Raw data.
↓↓↓
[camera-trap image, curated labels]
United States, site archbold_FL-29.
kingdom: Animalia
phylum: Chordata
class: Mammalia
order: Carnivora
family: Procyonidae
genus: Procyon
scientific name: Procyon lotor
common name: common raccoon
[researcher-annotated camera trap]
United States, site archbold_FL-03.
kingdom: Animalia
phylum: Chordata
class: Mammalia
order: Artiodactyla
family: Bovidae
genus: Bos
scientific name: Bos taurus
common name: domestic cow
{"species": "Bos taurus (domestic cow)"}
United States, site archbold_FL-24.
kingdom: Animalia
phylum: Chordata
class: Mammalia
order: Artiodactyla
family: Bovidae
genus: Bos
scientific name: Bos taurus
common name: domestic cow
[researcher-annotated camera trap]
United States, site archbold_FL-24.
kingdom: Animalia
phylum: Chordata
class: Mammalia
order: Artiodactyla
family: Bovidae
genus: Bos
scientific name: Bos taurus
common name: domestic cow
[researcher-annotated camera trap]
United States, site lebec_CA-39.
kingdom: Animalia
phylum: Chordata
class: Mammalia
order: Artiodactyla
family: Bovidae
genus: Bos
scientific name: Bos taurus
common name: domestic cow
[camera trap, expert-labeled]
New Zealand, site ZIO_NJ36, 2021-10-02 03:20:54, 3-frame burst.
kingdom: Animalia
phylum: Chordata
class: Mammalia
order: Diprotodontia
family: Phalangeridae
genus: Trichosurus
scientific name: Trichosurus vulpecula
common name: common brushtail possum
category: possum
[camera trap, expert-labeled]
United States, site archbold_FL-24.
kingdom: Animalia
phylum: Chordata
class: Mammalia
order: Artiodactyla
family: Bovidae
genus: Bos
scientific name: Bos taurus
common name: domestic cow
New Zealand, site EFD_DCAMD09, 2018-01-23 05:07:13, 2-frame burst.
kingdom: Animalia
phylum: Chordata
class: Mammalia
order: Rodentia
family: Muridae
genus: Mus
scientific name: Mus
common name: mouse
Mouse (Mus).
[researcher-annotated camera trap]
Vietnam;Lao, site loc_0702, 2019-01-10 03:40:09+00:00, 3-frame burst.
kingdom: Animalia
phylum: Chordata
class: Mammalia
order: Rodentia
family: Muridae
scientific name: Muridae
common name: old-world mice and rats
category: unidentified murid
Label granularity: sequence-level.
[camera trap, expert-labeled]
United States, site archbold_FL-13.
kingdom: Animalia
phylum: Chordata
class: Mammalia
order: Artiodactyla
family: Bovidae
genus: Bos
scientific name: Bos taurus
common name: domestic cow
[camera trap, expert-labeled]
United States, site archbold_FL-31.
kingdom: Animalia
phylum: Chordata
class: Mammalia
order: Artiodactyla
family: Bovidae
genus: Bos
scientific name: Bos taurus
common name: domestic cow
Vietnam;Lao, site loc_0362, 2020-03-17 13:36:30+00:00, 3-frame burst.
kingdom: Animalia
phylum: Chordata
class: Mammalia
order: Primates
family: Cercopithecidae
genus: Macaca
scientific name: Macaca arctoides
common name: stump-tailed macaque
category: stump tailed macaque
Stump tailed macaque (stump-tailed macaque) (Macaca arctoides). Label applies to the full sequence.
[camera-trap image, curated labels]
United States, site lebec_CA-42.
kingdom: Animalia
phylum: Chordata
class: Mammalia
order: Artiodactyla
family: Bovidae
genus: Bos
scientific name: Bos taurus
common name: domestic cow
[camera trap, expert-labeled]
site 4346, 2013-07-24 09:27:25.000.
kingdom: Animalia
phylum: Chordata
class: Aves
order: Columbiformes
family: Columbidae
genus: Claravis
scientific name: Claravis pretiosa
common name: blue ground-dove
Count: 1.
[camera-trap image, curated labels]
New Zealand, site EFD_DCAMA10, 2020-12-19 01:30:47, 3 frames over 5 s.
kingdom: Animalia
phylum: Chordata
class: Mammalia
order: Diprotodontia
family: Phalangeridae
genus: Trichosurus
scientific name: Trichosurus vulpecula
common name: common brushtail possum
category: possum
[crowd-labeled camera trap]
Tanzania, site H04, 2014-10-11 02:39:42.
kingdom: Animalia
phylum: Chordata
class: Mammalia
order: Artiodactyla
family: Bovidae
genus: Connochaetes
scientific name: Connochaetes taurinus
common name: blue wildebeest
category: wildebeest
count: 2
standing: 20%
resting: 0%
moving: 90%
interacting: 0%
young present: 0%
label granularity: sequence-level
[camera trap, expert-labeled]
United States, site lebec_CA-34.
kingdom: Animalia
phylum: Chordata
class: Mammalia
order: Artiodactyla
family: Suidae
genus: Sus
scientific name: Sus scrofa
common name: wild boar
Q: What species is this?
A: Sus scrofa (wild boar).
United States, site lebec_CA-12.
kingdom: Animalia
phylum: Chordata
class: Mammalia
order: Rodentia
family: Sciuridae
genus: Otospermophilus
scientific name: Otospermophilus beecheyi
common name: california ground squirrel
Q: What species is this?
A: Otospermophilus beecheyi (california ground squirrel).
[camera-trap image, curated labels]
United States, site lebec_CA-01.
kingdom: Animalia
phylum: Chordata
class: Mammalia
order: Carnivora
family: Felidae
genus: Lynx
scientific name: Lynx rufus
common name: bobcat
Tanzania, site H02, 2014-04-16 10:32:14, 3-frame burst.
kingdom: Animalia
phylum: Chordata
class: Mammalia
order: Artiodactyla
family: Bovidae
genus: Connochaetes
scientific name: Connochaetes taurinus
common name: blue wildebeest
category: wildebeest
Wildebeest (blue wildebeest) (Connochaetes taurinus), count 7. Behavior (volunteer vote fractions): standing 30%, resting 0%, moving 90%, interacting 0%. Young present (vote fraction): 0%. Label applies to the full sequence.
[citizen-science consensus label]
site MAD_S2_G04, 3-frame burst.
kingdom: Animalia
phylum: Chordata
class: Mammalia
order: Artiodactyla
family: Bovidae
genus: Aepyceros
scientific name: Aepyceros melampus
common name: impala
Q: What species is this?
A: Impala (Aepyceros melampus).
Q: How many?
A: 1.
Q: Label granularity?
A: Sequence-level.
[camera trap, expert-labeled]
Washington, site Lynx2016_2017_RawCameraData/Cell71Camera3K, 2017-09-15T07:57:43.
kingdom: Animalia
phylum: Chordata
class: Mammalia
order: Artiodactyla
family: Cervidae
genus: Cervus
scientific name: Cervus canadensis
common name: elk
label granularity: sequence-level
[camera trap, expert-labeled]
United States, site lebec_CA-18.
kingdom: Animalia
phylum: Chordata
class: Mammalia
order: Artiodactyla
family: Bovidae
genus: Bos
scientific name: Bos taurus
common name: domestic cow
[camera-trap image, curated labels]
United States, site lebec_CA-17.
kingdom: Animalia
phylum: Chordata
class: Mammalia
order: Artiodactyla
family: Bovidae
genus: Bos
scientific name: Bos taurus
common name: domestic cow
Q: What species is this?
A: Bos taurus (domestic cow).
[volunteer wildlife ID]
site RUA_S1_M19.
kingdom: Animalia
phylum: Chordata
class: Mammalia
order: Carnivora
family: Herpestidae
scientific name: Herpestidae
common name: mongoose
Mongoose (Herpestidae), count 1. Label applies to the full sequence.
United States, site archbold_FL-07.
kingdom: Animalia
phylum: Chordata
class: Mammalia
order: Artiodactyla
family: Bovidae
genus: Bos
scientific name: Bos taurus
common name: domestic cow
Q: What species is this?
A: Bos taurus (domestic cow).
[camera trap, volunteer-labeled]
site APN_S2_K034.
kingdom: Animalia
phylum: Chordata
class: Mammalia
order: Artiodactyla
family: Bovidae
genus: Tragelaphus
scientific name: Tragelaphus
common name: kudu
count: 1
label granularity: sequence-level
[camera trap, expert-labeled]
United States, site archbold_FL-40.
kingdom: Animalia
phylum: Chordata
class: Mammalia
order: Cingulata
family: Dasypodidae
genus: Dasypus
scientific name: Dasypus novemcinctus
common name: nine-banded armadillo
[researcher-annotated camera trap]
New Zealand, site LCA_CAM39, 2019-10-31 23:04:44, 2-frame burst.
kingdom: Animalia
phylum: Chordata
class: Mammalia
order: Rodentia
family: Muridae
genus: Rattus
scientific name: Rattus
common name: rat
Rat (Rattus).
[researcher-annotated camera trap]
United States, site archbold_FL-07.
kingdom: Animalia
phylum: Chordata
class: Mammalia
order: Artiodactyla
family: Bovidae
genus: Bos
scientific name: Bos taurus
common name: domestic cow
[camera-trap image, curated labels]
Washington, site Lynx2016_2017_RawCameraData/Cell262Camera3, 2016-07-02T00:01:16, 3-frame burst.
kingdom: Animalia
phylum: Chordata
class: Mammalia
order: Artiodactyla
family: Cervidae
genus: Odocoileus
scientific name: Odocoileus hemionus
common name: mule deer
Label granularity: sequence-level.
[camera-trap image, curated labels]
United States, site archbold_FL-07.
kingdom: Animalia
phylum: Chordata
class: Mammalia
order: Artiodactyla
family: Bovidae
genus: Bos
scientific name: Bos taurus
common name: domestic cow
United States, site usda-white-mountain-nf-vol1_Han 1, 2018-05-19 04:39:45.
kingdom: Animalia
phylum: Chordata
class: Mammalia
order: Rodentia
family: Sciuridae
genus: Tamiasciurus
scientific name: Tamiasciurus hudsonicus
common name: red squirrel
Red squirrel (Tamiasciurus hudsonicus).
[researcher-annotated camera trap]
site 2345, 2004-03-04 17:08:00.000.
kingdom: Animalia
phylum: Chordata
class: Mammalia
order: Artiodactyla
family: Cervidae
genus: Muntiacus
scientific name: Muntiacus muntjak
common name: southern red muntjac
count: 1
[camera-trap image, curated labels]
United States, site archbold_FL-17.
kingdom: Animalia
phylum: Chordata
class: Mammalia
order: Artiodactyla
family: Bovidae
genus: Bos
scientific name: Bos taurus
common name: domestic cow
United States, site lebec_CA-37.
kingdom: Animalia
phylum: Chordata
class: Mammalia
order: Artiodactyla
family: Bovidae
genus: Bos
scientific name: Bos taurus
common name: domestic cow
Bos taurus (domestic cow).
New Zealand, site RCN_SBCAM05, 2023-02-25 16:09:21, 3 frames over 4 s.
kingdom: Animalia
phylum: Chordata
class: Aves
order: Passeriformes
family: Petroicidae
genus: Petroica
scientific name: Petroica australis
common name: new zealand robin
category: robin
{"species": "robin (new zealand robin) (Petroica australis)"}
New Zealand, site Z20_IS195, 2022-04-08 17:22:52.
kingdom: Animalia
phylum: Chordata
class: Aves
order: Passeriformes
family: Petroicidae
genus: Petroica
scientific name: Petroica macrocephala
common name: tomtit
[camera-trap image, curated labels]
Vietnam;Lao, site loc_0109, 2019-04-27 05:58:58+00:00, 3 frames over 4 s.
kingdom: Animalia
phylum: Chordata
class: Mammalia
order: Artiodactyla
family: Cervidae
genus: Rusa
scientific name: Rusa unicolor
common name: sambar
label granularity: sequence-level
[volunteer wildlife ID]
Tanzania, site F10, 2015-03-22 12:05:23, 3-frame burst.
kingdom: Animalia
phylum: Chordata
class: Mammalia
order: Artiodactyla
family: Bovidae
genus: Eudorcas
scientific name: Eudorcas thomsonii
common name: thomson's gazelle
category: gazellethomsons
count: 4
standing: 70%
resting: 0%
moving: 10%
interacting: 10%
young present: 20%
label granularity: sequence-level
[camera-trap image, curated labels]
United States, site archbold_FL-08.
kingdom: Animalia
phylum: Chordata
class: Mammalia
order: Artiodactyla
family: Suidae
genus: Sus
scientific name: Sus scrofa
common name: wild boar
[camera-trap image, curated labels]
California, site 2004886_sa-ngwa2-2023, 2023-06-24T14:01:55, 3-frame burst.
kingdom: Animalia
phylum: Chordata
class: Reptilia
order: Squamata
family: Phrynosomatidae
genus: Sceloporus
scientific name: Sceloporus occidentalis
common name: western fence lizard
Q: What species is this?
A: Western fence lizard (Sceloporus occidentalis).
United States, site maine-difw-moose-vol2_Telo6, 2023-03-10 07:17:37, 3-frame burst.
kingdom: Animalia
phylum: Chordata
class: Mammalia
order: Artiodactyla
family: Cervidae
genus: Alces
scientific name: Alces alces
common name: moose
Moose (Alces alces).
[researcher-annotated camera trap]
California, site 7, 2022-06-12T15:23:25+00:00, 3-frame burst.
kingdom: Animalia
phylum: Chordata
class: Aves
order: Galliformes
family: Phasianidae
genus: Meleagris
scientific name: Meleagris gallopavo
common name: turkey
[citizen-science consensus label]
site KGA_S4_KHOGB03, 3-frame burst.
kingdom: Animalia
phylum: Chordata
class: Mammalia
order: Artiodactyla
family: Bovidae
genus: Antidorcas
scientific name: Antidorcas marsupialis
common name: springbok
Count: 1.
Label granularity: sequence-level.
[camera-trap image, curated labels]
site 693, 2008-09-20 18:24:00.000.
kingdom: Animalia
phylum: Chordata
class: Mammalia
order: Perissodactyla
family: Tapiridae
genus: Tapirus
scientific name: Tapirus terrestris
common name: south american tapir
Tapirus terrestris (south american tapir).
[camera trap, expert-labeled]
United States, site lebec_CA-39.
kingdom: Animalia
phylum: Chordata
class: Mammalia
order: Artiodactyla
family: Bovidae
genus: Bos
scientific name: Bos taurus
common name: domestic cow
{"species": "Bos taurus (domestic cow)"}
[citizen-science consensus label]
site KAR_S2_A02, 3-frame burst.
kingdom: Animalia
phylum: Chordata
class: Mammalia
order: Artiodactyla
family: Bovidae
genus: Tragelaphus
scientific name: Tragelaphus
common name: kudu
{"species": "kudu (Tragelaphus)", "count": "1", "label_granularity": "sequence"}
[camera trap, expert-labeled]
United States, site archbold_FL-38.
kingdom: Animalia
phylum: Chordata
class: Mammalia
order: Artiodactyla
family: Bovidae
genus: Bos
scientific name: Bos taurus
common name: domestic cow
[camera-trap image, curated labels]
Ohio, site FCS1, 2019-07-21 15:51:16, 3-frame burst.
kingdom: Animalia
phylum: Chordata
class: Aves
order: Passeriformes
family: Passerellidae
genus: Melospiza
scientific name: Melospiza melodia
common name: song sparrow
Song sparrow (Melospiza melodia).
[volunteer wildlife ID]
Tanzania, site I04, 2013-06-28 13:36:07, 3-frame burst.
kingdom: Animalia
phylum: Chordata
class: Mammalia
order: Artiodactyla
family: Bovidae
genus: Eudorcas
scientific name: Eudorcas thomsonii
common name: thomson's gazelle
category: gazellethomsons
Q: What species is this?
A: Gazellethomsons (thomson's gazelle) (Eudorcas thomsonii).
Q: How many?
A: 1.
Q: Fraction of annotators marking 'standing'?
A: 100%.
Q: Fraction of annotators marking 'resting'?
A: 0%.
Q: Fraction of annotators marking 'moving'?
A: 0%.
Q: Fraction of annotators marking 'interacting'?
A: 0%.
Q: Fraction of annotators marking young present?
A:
↑↑↑
From the data above, copy each line with the string "Petroica" in it.

genus: Petroica
scientific name: Petroica australis
{"species": "robin (new zealand robin) (Petroica australis)"}
genus: Petroica
scientific name: Petroica macrocephala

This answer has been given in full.